*** Opening of Data for this task ***

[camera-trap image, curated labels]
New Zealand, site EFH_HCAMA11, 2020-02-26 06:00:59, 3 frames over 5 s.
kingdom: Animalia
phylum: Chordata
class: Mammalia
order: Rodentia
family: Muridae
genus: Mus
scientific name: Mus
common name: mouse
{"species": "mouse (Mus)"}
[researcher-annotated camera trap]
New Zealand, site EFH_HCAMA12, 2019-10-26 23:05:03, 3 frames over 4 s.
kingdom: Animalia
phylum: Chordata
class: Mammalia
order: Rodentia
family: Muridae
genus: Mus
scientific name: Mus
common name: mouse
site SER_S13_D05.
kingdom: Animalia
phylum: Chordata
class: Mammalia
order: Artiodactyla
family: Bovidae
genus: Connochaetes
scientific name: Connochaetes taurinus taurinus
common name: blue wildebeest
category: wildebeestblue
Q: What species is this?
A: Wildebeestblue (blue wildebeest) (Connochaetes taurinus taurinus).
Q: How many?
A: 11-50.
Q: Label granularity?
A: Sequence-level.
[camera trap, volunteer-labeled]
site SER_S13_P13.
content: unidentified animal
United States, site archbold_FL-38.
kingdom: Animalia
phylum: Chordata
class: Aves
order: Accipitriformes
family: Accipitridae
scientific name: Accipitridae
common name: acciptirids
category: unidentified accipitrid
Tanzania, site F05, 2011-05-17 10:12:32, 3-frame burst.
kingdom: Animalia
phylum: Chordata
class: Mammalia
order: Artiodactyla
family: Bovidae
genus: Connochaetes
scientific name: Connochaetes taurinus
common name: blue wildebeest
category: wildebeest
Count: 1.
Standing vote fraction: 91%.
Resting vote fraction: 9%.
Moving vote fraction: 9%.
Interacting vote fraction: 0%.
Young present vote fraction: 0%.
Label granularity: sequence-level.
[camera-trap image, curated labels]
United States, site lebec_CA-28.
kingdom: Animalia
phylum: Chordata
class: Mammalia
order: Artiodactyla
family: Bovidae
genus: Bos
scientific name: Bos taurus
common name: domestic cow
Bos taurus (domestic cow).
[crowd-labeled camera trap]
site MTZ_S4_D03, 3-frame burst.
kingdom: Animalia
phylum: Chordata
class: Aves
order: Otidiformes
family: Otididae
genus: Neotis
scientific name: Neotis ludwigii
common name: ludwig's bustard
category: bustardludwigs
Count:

*** Close of Data for this task ***

Task description
A complete, exact copy of the entries above is what is wanted.

Response to this exercise
[camera-trap image, curated labels]
New Zealand, site EFH_HCAMA11, 2020-02-26 06:00:59, 3 frames over 5 s.
kingdom: Animalia
phylum: Chordata
class: Mammalia
order: Rodentia
family: Muridae
genus: Mus
scientific name: Mus
common name: mouse
{"species": "mouse (Mus)"}
[researcher-annotated camera trap]
New Zealand, site EFH_HCAMA12, 2019-10-26 23:05:03, 3 frames over 4 s.
kingdom: Animalia
phylum: Chordata
class: Mammalia
order: Rodentia
family: Muridae
genus: Mus
scientific name: Mus
common name: mouse
site SER_S13_D05.
kingdom: Animalia
phylum: Chordata
class: Mammalia
order: Artiodactyla
family: Bovidae
genus: Connochaetes
scientific name: Connochaetes taurinus taurinus
common name: blue wildebeest
category: wildebeestblue
Q: What species is this?
A: Wildebeestblue (blue wildebeest) (Connochaetes taurinus taurinus).
Q: How many?
A: 11-50.
Q: Label granularity?
A: Sequence-level.
[camera trap, volunteer-labeled]
site SER_S13_P13.
content: unidentified animal
United States, site archbold_FL-38.
kingdom: Animalia
phylum: Chordata
class: Aves
order: Accipitriformes
family: Accipitridae
scientific name: Accipitridae
common name: acciptirids
category: unidentified accipitrid
Tanzania, site F05, 2011-05-17 10:12:32, 3-frame burst.
kingdom: Animalia
phylum: Chordata
class: Mammalia
order: Artiodactyla
family: Bovidae
genus: Connochaetes
scientific name: Connochaetes taurinus
common name: blue wildebeest
category: wildebeest
Count: 1.
Standing vote fraction: 91%.
Resting vote fraction: 9%.
Moving vote fraction: 9%.
Interacting vote fraction: 0%.
Young present vote fraction: 0%.
Label granularity: sequence-level.
[camera-trap image, curated labels]
United States, site lebec_CA-28.
kingdom: Animalia
phylum: Chordata
class: Mammalia
order: Artiodactyla
family: Bovidae
genus: Bos
scientific name: Bos taurus
common name: domestic cow
Bos taurus (domestic cow).
[crowd-labeled camera trap]
site MTZ_S4_D03, 3-frame burst.
kingdom: Animalia
phylum: Chordata
class: Aves
order: Otidiformes
family: Otididae
genus: Neotis
scientific name: Neotis ludwigii
common name: ludwig's bustard
category: bustardludwigs
Count:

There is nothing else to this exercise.